How to Measure pH in Skincare Recipes
You will need a sample of your product added to a sanitized glass beaker or container. (sample of around 1-5 grams)
- Place your sample in a glass beaker
- Dilute with distilled water at a ratio of 10% product 90% water (note: some products like toners may not need to be diluted)
- Stir well then test your pH
(There are two fairly simple ways to test the pH in skincare recipes. pH strips and pH meters. Both have their pros and cons but are fairly simple to use!)
How to adjust the pH of your natural skincare products
Testing pH is just the first step; the next is to adjust it. The steps you need to follow are:
- Create an appropriate pH adjustment solution to either increase or decrease the pH. (If you use sodium hydroxide you need to do this with a lot of care as it is extremely caustic.)
- Record the amount of the adjustment solution that you used to adjust the pH to the desired measurement.
- After you have adjusted the pH of your product, calculate the amount of solid/pure pH adjuster used this is different to the amount of pH adjustment solution).
- Rewrite your formula to include the pH adjuster.
How to Increase pH Levels
How to Decrease pH Levels
In order to decrease pH, you can use citric acid or lactic acid. Citric acid has a pH between 3 and 6 and can be found in powder or liquid form.
Adding small amounts of citric acid to a formulation can reduce pH levels; it is also a chelator and can bind any metal compound in the formulation to increase your preservative efficacy.
NOTE: You will need to mix together 10% citric acid and 90% distilled water before adding to your product. A good starting place would be 1 gram of citric acid + 9 grams distilled water.
Once your mixture is combined, you will simply add just a few drops to your product formulation and mix well.
Test the pH once again after adding to make sure it's at a suitable level around 5-5.5.
Lactic acid can be harder to come by than citric acid. It is typically sold as a liquid with a maximum concentration of 90% like this one.

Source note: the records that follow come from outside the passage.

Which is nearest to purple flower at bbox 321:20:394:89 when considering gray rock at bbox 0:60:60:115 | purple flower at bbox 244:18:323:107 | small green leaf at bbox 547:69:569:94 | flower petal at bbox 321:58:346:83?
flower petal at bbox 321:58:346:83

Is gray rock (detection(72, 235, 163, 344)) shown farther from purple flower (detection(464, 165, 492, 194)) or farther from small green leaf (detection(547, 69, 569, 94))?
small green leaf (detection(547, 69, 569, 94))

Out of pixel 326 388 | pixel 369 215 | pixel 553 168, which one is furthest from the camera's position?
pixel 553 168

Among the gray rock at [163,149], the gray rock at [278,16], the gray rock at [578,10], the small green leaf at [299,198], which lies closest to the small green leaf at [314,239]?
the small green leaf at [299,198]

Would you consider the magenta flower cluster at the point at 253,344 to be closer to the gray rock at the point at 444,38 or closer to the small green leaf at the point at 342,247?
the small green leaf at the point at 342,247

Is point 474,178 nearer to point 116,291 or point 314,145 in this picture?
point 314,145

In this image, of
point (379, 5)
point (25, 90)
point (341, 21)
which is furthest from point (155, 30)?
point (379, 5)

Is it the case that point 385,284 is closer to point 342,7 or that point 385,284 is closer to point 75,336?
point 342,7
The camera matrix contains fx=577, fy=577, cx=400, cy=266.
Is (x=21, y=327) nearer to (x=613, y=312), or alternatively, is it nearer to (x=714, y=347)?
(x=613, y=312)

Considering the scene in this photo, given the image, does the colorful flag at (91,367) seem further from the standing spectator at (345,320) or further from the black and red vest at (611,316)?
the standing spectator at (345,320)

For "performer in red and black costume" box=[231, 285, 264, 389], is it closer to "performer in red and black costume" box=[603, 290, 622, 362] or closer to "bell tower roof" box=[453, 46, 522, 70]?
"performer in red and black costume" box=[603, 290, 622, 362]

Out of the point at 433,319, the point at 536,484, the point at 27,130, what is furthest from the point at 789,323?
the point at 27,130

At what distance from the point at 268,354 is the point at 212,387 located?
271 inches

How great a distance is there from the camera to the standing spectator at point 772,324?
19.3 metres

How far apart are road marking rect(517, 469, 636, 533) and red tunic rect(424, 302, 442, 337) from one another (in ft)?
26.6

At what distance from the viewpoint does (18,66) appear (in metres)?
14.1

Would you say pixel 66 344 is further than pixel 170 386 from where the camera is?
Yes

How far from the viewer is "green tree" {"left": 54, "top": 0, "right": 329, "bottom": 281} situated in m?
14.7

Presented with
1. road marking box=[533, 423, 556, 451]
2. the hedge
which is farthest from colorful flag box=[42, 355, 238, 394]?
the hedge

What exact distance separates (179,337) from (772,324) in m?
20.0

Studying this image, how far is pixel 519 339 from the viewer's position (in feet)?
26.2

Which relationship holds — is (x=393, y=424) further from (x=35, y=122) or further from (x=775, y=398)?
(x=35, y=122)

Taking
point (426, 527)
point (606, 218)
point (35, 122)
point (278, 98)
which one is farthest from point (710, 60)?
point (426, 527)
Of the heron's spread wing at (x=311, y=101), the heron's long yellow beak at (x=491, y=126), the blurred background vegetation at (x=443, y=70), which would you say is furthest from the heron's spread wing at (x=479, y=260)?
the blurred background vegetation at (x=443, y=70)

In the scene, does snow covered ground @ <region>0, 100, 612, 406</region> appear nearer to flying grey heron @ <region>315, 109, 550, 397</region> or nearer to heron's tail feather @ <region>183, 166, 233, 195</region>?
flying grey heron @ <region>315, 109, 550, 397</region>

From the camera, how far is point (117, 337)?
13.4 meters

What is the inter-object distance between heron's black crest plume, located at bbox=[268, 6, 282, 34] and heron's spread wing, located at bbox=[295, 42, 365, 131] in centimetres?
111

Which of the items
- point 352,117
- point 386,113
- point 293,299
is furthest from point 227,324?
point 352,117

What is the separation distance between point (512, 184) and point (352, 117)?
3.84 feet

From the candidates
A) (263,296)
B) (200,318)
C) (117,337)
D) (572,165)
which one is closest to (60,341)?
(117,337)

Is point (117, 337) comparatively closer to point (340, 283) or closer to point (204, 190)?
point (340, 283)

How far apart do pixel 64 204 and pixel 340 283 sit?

Please keep in mind that the pH of Lactic acid is 2.43, making it very acidic.
At a high concentration, it can be very corrosive and should be worked with very carefully!
You will need to dilute it further with distilled water before adding it to your formulations. You can dilute it to 10%, 25% or 40%.
When used properly in a formulation, Lactic acid can be very moisturizing and work very well with your preservatives!
When you’re just starting out making your own skincare products or trying something new, it is imperative to remember to work in small batches at first and be prepared to start over!
Work in small increments when adjusting pH; you can always add more pH adjusting compounds if you didn’t add enough!
You should also measure the pH often, after each addition of any pH adjusting compound.
If you adjust your pH and it becomes too low, you risk ingredients in your formula degrading; so when adjusting pH, start low and go slow!
Do not use any home products such as regular baking soda, lemon juice, or vinegar to adjust your products’ pH!